Спор о ядерном разоружении. Несколько дней назад у меня были сомнения. Теперь нет.
М. (я сидела на кровати, курила. Калибан — на стуле, на своем обычном месте, у открытой железной двери. В наружном подвале работал вентилятор).
Что вы думаете о водородной бомбе?
К. А что о ней думать?
М. Ну что-то вы же должны думать?
К. Надеюсь, она на вас не упадет. И на меня тоже.
М. У меня создается впечатление, что вам не приходилось общаться с людьми, которые всерьез воспринимают то, что происходит. (Он сделал обиженное лицо.) Ну, давайте попробуем еще раз. Что вы думаете о водородной бомбе?
К. Если я и скажу что-нибудь всерьез, вы этого всерьез не примете. (Я уставилась на него и не отрывала взгляда, пока он не заговорил снова.) Это же ясно. Ничего тут не поделаешь. Никуда от нее не денешься.
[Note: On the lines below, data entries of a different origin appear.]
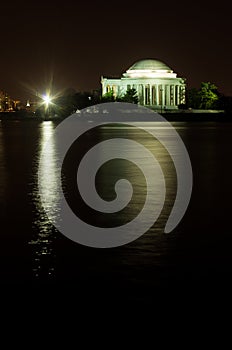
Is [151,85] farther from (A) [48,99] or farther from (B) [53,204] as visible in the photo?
(B) [53,204]

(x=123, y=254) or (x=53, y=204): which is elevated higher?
(x=123, y=254)

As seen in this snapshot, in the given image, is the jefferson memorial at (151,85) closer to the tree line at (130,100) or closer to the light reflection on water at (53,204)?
the tree line at (130,100)

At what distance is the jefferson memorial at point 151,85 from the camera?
17000 centimetres

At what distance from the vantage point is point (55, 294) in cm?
1030

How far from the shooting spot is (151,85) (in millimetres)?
170625

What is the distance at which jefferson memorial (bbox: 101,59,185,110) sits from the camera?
17000 cm

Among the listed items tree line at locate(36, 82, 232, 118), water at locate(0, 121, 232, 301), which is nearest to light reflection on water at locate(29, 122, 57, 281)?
water at locate(0, 121, 232, 301)

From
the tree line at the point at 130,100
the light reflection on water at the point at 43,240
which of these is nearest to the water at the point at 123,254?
the light reflection on water at the point at 43,240

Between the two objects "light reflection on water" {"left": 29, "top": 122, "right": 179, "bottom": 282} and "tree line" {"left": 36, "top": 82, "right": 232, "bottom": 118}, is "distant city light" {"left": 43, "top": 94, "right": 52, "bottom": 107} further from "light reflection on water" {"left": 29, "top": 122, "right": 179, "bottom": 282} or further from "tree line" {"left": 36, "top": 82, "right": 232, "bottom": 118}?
"light reflection on water" {"left": 29, "top": 122, "right": 179, "bottom": 282}

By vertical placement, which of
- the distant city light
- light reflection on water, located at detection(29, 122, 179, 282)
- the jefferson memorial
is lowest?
the distant city light

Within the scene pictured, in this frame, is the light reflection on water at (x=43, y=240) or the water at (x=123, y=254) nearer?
the water at (x=123, y=254)

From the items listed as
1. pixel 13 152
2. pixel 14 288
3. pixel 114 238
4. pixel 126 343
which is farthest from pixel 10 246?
pixel 13 152

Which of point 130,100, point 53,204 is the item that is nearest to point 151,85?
point 130,100

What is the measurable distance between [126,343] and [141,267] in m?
3.13
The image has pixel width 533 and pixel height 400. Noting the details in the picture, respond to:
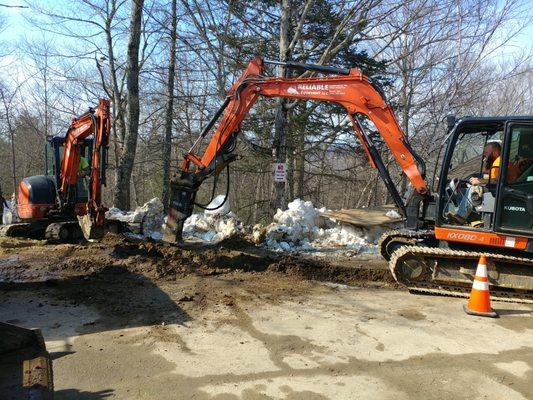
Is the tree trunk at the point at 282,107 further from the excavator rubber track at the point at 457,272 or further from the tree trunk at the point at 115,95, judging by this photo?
the tree trunk at the point at 115,95

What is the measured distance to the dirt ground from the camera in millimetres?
4070

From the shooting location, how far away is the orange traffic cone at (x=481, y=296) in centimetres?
609

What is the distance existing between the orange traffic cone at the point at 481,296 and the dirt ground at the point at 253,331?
0.16m

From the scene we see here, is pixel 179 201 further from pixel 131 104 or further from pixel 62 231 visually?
pixel 131 104

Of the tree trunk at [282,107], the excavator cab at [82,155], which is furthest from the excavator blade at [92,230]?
the tree trunk at [282,107]

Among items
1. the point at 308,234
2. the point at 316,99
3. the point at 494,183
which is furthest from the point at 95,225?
the point at 494,183

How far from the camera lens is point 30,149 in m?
35.8

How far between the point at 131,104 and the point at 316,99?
7946 mm

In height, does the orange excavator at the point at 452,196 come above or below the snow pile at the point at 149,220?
above

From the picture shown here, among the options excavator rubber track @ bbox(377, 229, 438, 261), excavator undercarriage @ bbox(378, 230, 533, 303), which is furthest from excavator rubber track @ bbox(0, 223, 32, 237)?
excavator undercarriage @ bbox(378, 230, 533, 303)

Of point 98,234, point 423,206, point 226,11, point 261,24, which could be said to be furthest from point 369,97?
point 261,24

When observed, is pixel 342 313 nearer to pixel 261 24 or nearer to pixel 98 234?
pixel 98 234

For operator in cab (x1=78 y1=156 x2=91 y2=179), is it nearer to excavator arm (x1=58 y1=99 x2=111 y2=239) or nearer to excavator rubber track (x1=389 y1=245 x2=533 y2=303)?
excavator arm (x1=58 y1=99 x2=111 y2=239)

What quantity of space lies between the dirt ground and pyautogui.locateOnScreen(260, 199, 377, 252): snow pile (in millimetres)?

М. И вам все равно, что случится с человечеством?
К. Все равно — не все равно, — какое это имеет значение?
М. О Господи.
К. Нас ведь не спросят.
М. Послушайте, ведь если нас будет много, нас, тех, кто считает, что ядерное оружие — это зло и что честный народ, честное государство и помыслить не должны о том, чтобы это оружие у себя иметь, какими бы ни были обстоятельства, правительству придется что-то делать. Правда?